AFAIK it’s the origin of the saying that good fences make good neighbors. A saying the speaker pretty explicitly disagrees with, as a general principle. Yet it’s the saying society remembers.
The Sorrows of Young Werther was a similar case. From the book it’s very obvious that Goethe disapproves of Werther’s clueless, self-destructive behavior under the guise of “romanticism”. But tons of young people at the time took it the completely opposite way, and started dressing and expressing themselves like Werther.
Another case that kinda baffles me is Clavell’s Shogun. In the book, early 1600s Japan is shown as a horrifying oppressive society where the weak are completely at the mercy of the strong. The Englishman who’s the audience stand-in spends basically the whole book recoiling from one atrocity after another. Yet the book created a Japan-mania in the West, and lots of people describe it as pro-Japan.
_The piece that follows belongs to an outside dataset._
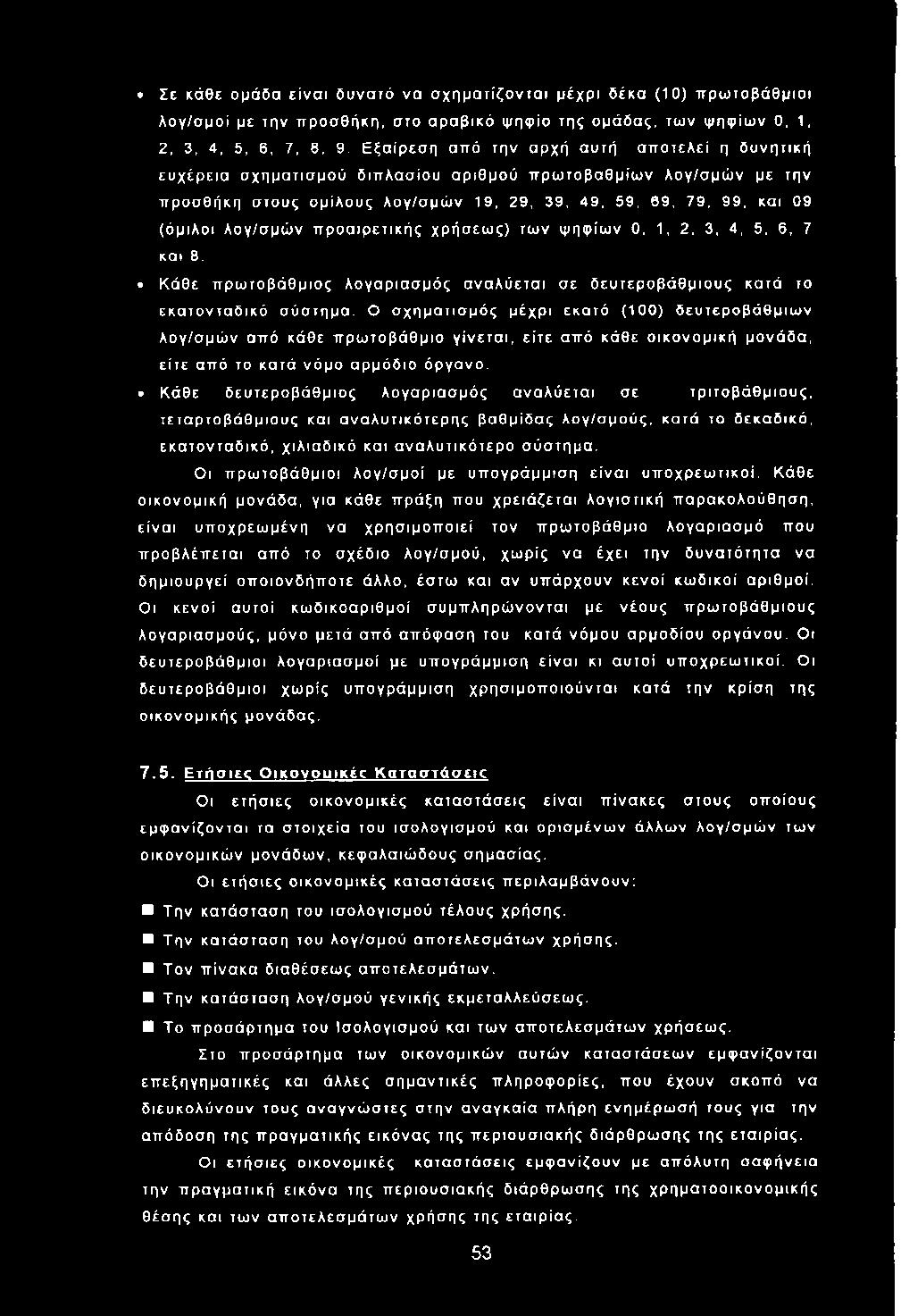 89, 79, 99, και 09 (ό μ ιλοι Α ογ/σμώ ν π ρ ο α ιρ ετικής χρ ήσεω ς) τω ν ψ ηφίω ν 0, 1, 2, 3, 4, 5, 6, 7 και 8.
Do we mean active LessWrong users? <10% would shock me, if you use a filter or weighting that solves the “probably there are a lot of people who look at LessWrong ever other than ‘real’ LessWrongers” aspect.
Maybe it’s less than half though. There might be a large contingent that has only read like, HPMOR and the Sequences Highlights.
Fairly active Less wrong users? Probably not <10%, though I wouldn’t be shocked, just surprised.